[Start of section]

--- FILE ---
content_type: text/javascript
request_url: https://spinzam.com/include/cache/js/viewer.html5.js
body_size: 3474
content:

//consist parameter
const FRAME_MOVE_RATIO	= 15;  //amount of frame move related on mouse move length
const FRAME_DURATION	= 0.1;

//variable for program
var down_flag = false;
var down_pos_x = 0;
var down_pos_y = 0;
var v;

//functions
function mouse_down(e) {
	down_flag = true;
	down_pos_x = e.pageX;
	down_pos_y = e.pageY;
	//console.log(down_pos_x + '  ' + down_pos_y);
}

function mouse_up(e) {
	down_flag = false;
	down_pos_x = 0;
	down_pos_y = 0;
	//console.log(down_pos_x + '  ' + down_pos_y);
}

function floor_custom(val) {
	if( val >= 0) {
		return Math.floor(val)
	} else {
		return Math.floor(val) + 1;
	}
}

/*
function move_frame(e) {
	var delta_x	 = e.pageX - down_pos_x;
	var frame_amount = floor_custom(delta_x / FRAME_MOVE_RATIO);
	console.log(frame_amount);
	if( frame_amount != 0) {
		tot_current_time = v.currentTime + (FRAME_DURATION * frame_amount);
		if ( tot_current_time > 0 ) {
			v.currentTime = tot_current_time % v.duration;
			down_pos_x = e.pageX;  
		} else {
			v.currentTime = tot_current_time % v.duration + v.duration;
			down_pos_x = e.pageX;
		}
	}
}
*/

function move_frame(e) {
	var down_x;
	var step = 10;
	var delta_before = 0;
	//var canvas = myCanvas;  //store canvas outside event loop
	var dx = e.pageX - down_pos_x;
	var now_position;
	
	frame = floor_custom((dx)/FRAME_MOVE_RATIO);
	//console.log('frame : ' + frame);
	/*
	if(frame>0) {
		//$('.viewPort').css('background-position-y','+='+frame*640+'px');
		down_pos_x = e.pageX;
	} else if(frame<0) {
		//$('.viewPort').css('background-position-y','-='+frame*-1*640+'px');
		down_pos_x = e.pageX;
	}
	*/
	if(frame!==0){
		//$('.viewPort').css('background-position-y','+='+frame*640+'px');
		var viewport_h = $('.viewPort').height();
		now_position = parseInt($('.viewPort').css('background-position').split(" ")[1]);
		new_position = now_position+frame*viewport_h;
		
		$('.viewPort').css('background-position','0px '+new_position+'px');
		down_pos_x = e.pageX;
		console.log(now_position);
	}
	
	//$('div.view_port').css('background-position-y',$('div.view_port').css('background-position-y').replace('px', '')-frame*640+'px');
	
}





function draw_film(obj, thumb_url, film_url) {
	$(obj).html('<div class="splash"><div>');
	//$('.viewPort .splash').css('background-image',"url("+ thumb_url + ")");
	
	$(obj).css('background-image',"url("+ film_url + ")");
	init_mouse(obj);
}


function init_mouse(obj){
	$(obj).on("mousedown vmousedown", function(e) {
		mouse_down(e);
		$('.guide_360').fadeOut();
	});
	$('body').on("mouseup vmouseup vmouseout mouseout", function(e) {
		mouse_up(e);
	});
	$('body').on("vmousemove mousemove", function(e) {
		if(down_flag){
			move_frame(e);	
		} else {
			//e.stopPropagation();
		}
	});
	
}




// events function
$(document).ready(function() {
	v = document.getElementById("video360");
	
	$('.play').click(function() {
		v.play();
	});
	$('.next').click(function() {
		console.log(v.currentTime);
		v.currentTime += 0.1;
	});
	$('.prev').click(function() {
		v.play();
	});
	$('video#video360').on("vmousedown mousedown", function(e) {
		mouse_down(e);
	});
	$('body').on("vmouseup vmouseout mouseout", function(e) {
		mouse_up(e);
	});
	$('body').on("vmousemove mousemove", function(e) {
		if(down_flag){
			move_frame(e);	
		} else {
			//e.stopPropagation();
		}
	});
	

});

[End of section]

Problem requirements:
Go through the entries and restate each one exactly.

Response:
--- FILE ---
content_type: text/javascript
request_url: https://spinzam.com/include/cache/js/viewer.html5.js
body_size: 3474
content:

//consist parameter
const FRAME_MOVE_RATIO	= 15;  //amount of frame move related on mouse move length
const FRAME_DURATION	= 0.1;

//variable for program
var down_flag = false;
var down_pos_x = 0;
var down_pos_y = 0;
var v;

//functions
function mouse_down(e) {
	down_flag = true;
	down_pos_x = e.pageX;
	down_pos_y = e.pageY;
	//console.log(down_pos_x + '  ' + down_pos_y);
}

function mouse_up(e) {
	down_flag = false;
	down_pos_x = 0;
	down_pos_y = 0;
	//console.log(down_pos_x + '  ' + down_pos_y);
}

function floor_custom(val) {
	if( val >= 0) {
		return Math.floor(val)
	} else {
		return Math.floor(val) + 1;
	}
}

/*
function move_frame(e) {
	var delta_x	 = e.pageX - down_pos_x;
	var frame_amount = floor_custom(delta_x / FRAME_MOVE_RATIO);
	console.log(frame_amount);
	if( frame_amount != 0) {
		tot_current_time = v.currentTime + (FRAME_DURATION * frame_amount);
		if ( tot_current_time > 0 ) {
			v.currentTime = tot_current_time % v.duration;
			down_pos_x = e.pageX;  
		} else {
			v.currentTime = tot_current_time % v.duration + v.duration;
			down_pos_x = e.pageX;
		}
	}
}
*/

function move_frame(e) {
	var down_x;
	var step = 10;
	var delta_before = 0;
	//var canvas = myCanvas;  //store canvas outside event loop
	var dx = e.pageX - down_pos_x;
	var now_position;
	
	frame = floor_custom((dx)/FRAME_MOVE_RATIO);
	//console.log('frame : ' + frame);
	/*
	if(frame>0) {
		//$('.viewPort').css('background-position-y','+='+frame*640+'px');
		down_pos_x = e.pageX;
	} else if(frame<0) {
		//$('.viewPort').css('background-position-y','-='+frame*-1*640+'px');
		down_pos_x = e.pageX;
	}
	*/
	if(frame!==0){
		//$('.viewPort').css('background-position-y','+='+frame*640+'px');
		var viewport_h = $('.viewPort').height();
		now_position = parseInt($('.viewPort').css('background-position').split(" ")[1]);
		new_position = now_position+frame*viewport_h;
		
		$('.viewPort').css('background-position','0px '+new_position+'px');
		down_pos_x = e.pageX;
		console.log(now_position);
	}
	
	//$('div.view_port').css('background-position-y',$('div.view_port').css('background-position-y').replace('px', '')-frame*640+'px');
	
}





function draw_film(obj, thumb_url, film_url) {
	$(obj).html('<div class="splash"><div>');
	//$('.viewPort .splash').css('background-image',"url("+ thumb_url + ")");
	
	$(obj).css('background-image',"url("+ film_url + ")");
	init_mouse(obj);
}


function init_mouse(obj){
	$(obj).on("mousedown vmousedown", function(e) {
		mouse_down(e);
		$('.guide_360').fadeOut();
	});
	$('body').on("mouseup vmouseup vmouseout mouseout", function(e) {
		mouse_up(e);
	});
	$('body').on("vmousemove mousemove", function(e) {
		if(down_flag){
			move_frame(e);	
		} else {
			//e.stopPropagation();
		}
	});
	
}




// events function
$(document).ready(function() {
	v = document.getElementById("video360");
	
	$('.play').click(function() {
		v.play();
	});
	$('.next').click(function() {
		console.log(v.currentTime);
		v.currentTime += 0.1;
	});
	$('.prev').click(function() {
		v.play();
	});
	$('video#video360').on("vmousedown mousedown", function(e) {
		mouse_down(e);
	});
	$('body').on("vmouseup vmouseout mouseout", function(e) {
		mouse_up(e);
	});
	$('body').on("vmousemove mousemove", function(e) {
		if(down_flag){
			move_frame(e);	
		} else {
			//e.stopPropagation();
		}
	});
	

});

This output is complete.